Repeat the material from its first line up to and including the line containing "מסי הצליח להשוות (צילום: אלן שיבר)", leaving the pictures out of your answer.

Start of Block

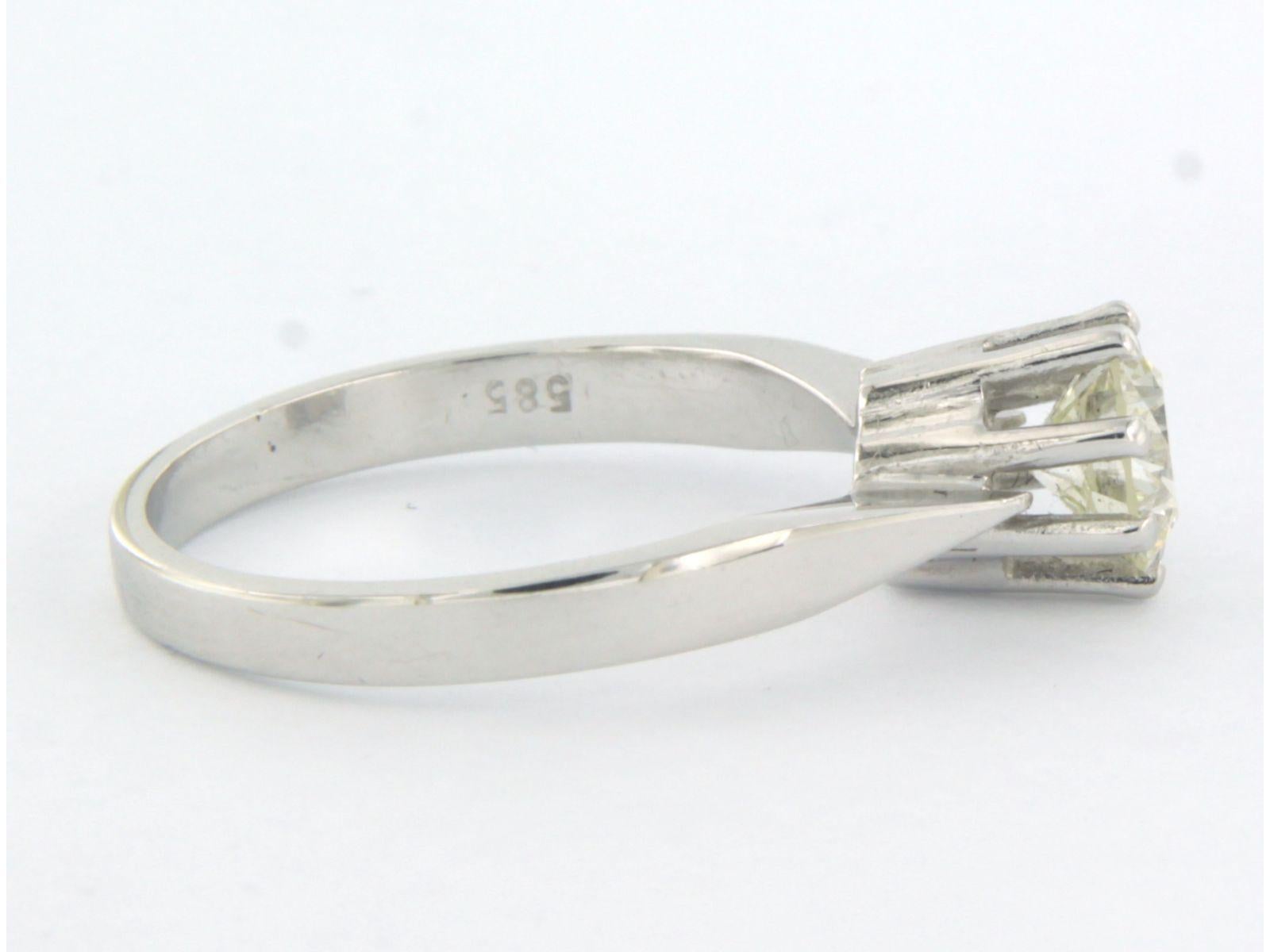 IGI JEWEL REPORT solitaire ring with brillint cut diamonds up to 1.00ct 14k gold For Sale 2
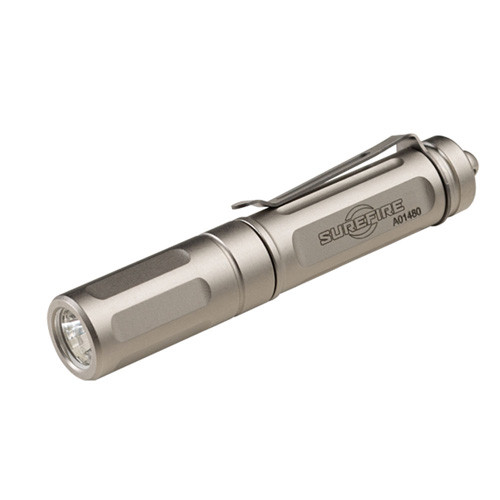 Surefire - Titan Plus Ultra-compact Flashlight, Variable Output, Led, 300 Lumens, Silver - TITAN-B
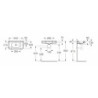 Umyvadlo Roca Meridian 55x32 cm otvor pro baterii vlevo A32724Y000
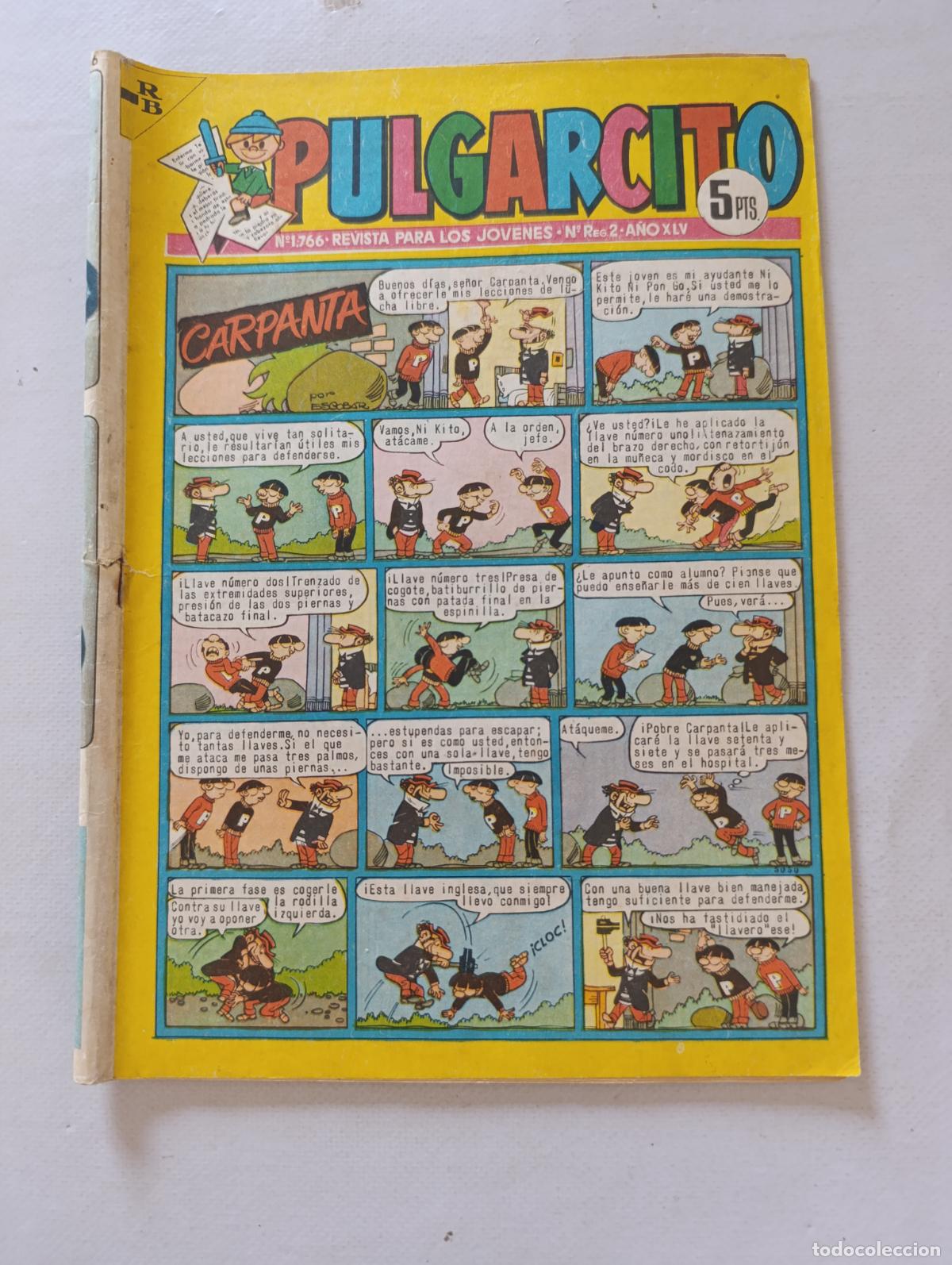 Tebeos: PULGARCITO N&ordm; 1766 - A&Ntilde;O XLV - BRUGUERA (AN)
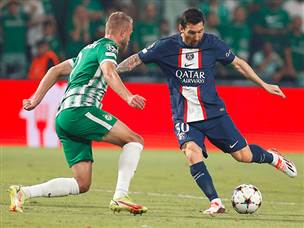 מסי הצליח להשוות (צילום: אלן שיבר)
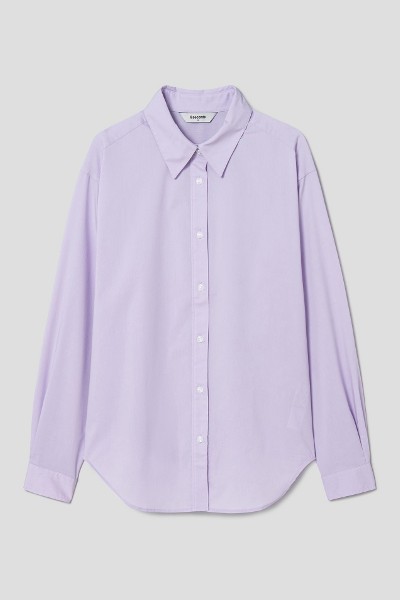 ★COVERNAT★ C Logo Oxford Half Shirt Purple Covernat Unisex C Logo Oxford Half Shirt Purple | Collared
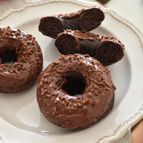ホケミで簡単♪揚げないチョコドーナツ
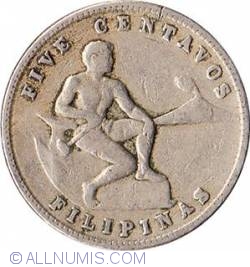 Image #2 of 5 Centavos 1935
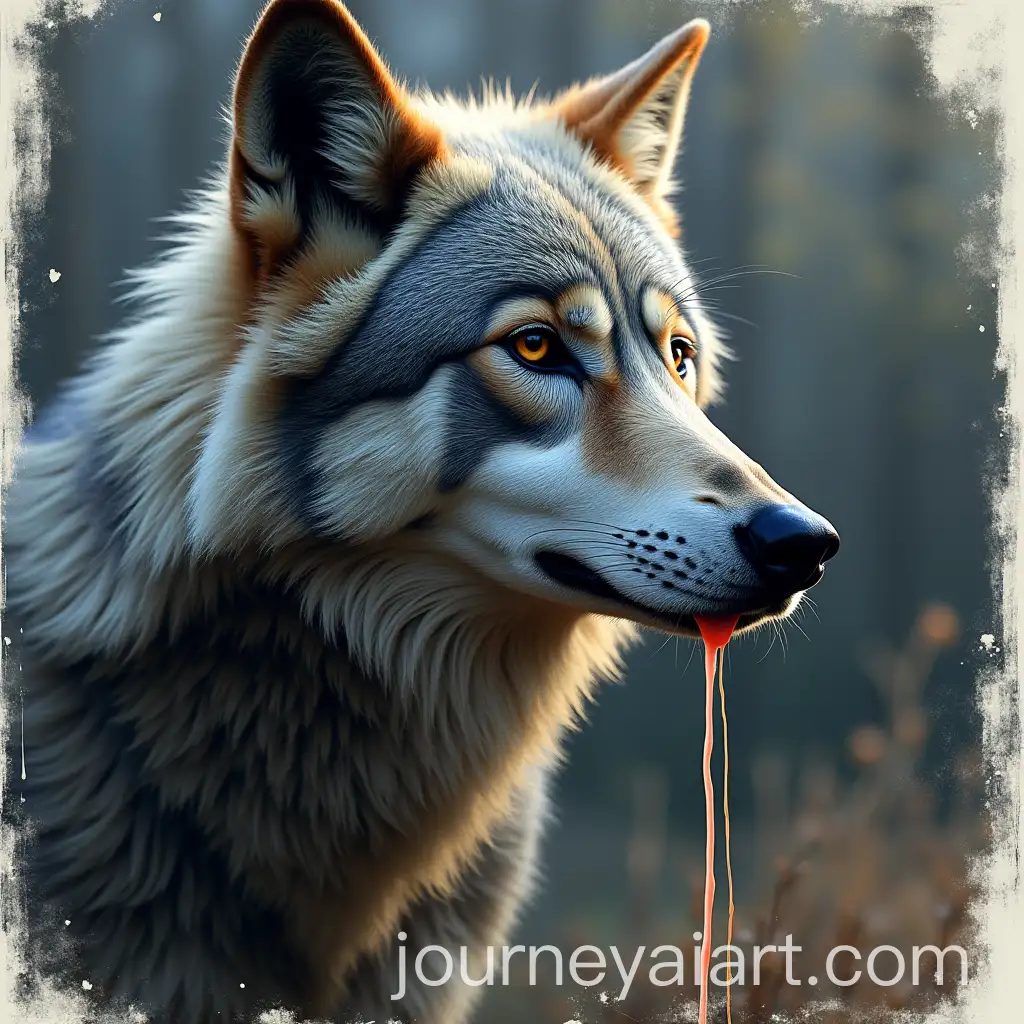 Dripping-Wolf-Art-Frame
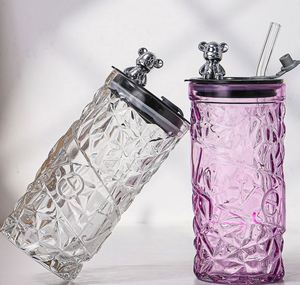Tasses à thé/café/jus en verre de 350 ml avec paille pour boissons chaudes et froides – Prix usine - Product Image 5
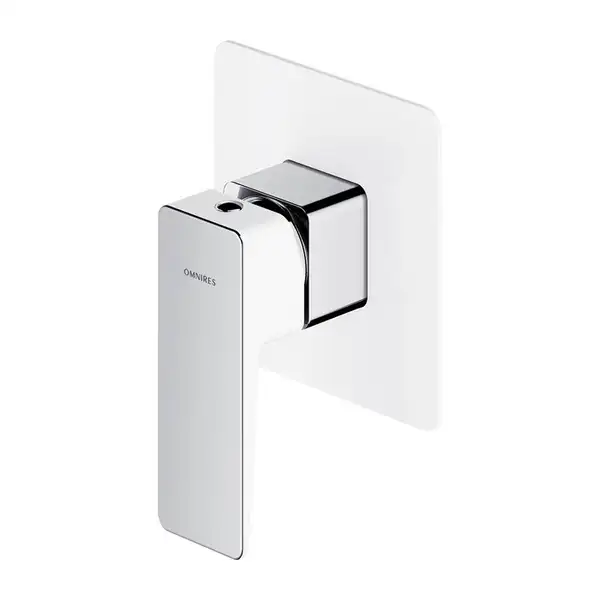 змішувач для душу прихованого монтажу Omnires Parma chrome/white (PM7445CRB)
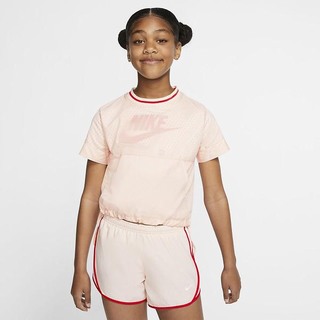 Top Nike Air Maneca Scurta Fete Albastru Deschis Corai Rosii | KGXL-47352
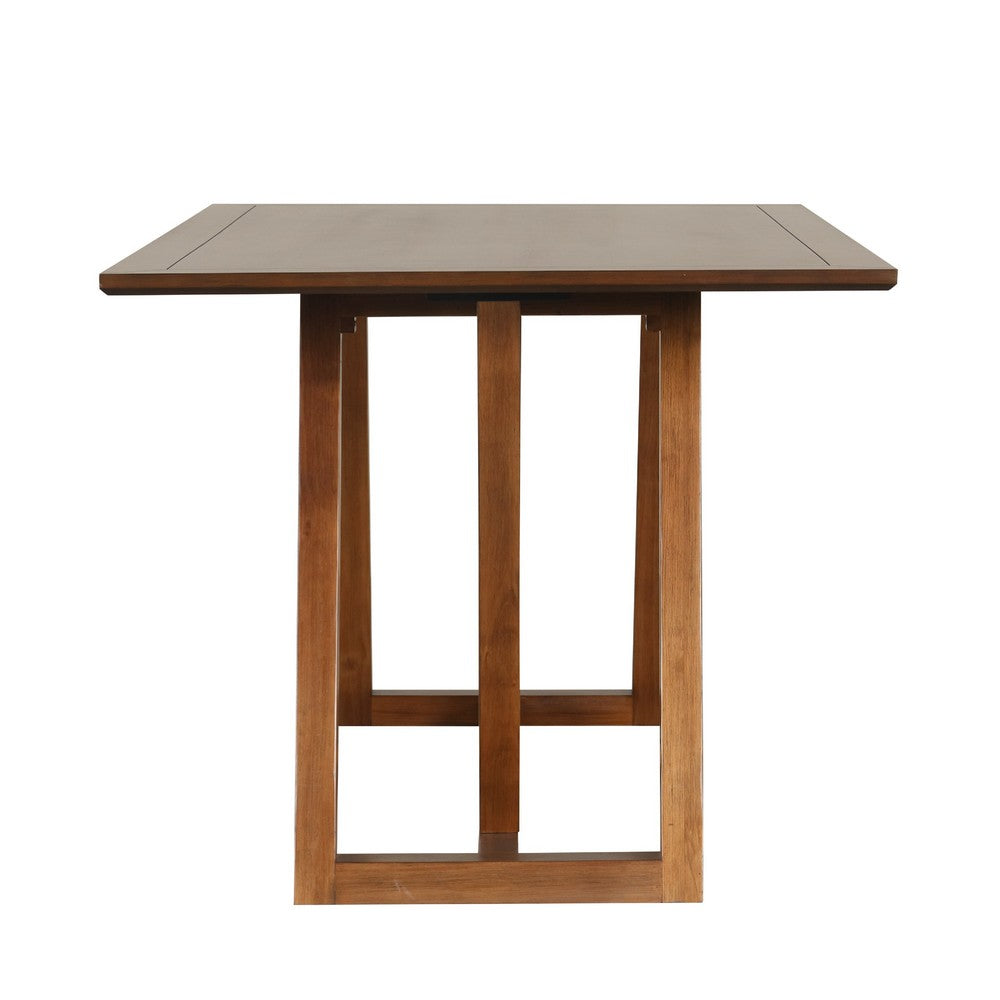 Namie Counter Height Dining Table | Brown Rectangular 78" Wood Top
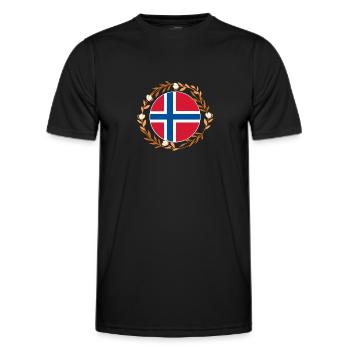 Norway - Men's Functional T-Shirt - black - Front - AI Model Male 178 dark (178cm)
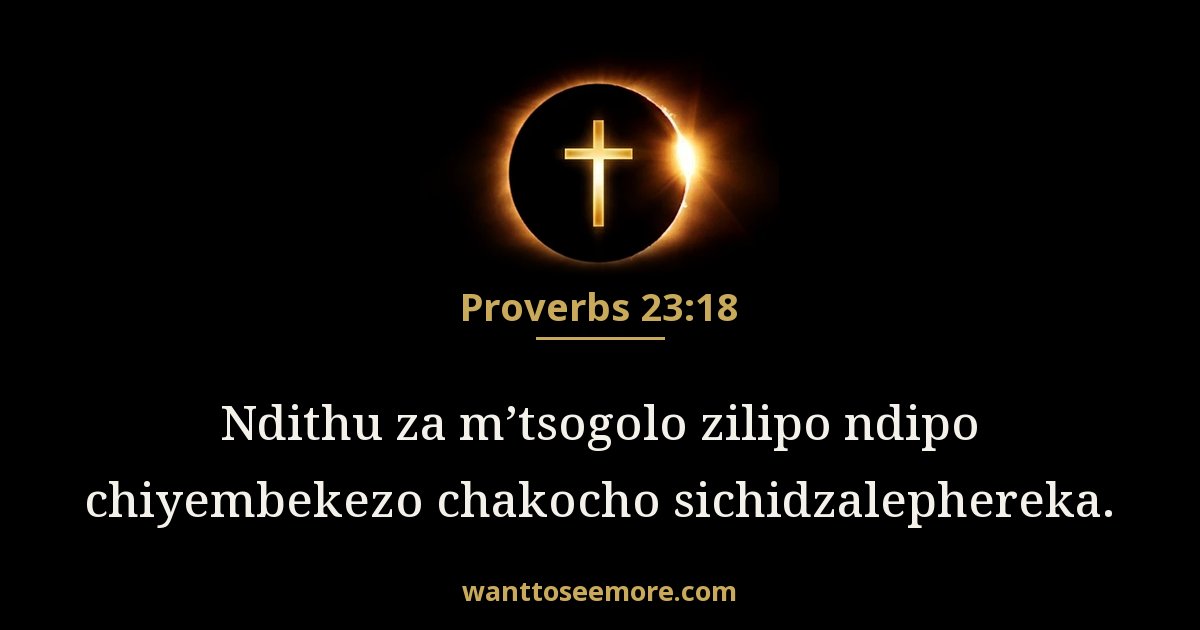 Proverbs 23:18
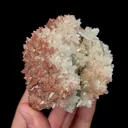 Natural Red Calcite and Quartz, Mineral Specimen:Daye,Hubei (75*60*60MM) - image 3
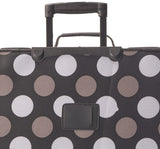 Rockland Escape 4 - Piece Softside Upright Luggage Set, Telescoping Handles, Black Dot, (14/19/24/28)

End of Block

Response to the task:
 IGI JEWEL REPORT solitaire ring with brillint cut diamonds up to 1.00ct 14k gold For Sale 2
 Surefire - Titan Plus Ultra-compact Flashlight, Variable Output, Led, 300 Lumens, Silver - TITAN-B
 Umyvadlo Roca Meridian 55x32 cm otvor pro baterii vlevo A32724Y000
 Tebeos: PULGARCITO N&ordm; 1766 - A&Ntilde;O XLV - BRUGUERA (AN)
 מסי הצליח להשוות (צילום: אלן שיבר)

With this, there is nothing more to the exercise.